Work item: In the entries below, the word "cute" appears on some lines. Copy each of those lines.

*** Data to process

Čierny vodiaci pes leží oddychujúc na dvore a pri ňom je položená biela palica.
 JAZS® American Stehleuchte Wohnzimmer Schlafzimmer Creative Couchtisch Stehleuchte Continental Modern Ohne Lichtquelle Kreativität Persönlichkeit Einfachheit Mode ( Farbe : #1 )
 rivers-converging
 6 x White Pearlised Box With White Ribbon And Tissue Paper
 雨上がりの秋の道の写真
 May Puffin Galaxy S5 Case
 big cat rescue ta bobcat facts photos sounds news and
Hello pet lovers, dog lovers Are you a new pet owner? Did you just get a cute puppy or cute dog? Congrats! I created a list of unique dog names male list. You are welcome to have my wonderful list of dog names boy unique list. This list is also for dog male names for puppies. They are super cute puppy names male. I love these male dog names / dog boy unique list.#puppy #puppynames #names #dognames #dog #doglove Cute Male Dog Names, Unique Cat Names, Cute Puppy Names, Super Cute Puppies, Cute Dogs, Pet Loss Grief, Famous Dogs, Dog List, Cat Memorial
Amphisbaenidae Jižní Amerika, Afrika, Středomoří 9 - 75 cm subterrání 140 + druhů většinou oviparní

******
*** Data to process

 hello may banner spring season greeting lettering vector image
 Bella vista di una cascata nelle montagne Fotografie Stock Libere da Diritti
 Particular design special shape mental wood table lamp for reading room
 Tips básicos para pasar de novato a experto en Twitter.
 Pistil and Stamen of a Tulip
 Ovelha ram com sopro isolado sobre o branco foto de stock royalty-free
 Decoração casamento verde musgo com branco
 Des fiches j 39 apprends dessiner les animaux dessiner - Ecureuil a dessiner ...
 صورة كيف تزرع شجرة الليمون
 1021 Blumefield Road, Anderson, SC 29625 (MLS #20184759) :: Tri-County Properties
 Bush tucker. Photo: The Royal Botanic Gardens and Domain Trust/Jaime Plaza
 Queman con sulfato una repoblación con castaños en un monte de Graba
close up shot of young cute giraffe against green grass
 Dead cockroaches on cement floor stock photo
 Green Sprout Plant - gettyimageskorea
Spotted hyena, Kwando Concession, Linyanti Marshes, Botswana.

******
*** Data to process

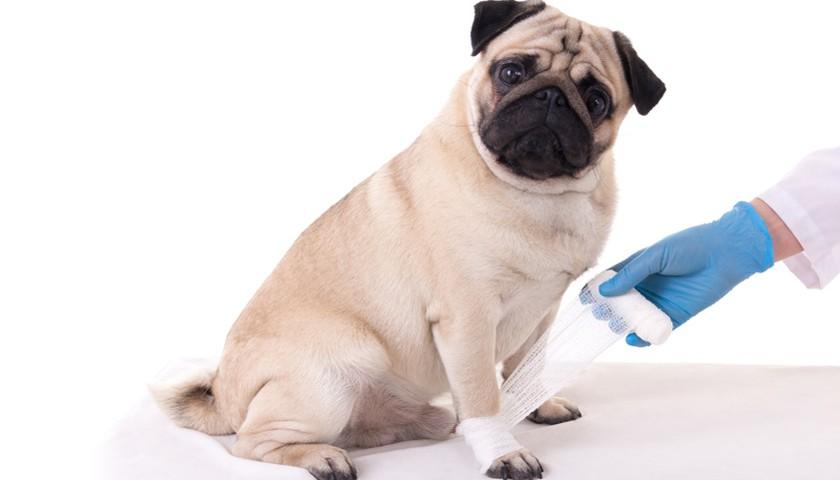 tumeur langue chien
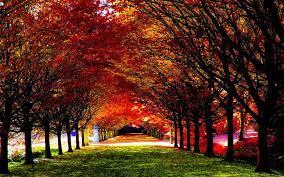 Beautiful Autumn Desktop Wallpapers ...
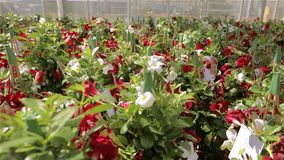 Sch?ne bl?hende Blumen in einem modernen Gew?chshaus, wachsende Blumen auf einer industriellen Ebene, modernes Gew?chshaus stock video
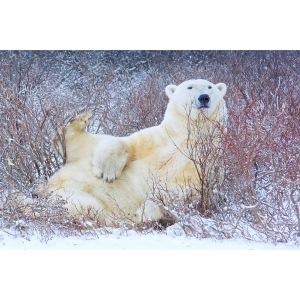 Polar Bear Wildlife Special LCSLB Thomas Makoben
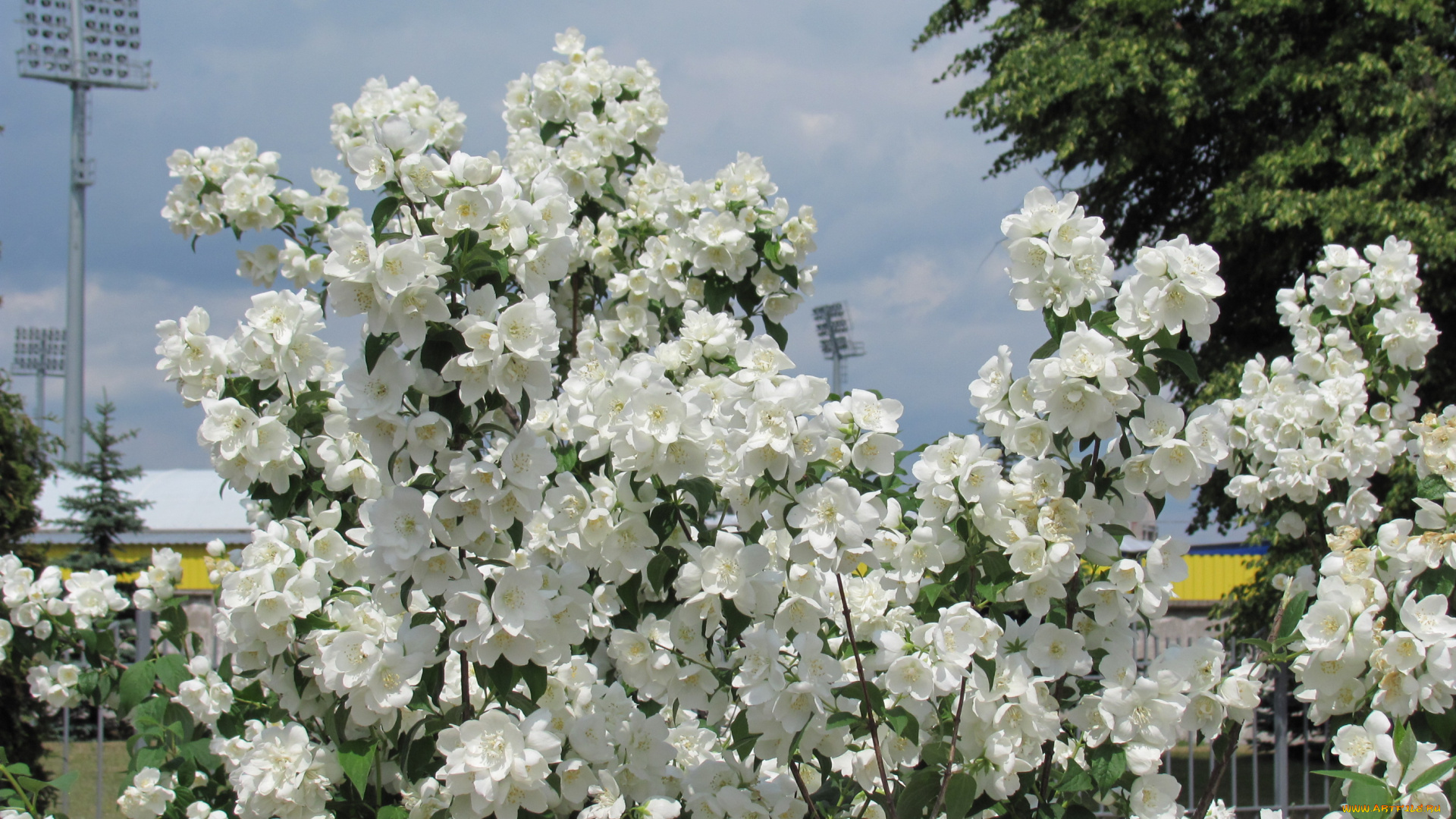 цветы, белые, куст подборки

******

Answer area:
Hello pet lovers, dog lovers Are you a new pet owner? Did you just get a cute puppy or cute dog? Congrats! I created a list of unique dog names male list. You are welcome to have my wonderful list of dog names boy unique list. This list is also for dog male names for puppies. They are super cute puppy names male. I love these male dog names / dog boy unique list.#puppy #puppynames #names #dognames #dog #doglove Cute Male Dog Names, Unique Cat Names, Cute Puppy Names, Super Cute Puppies, Cute Dogs, Pet Loss Grief, Famous Dogs, Dog List, Cat Memorial
close up shot of young cute giraffe against green grass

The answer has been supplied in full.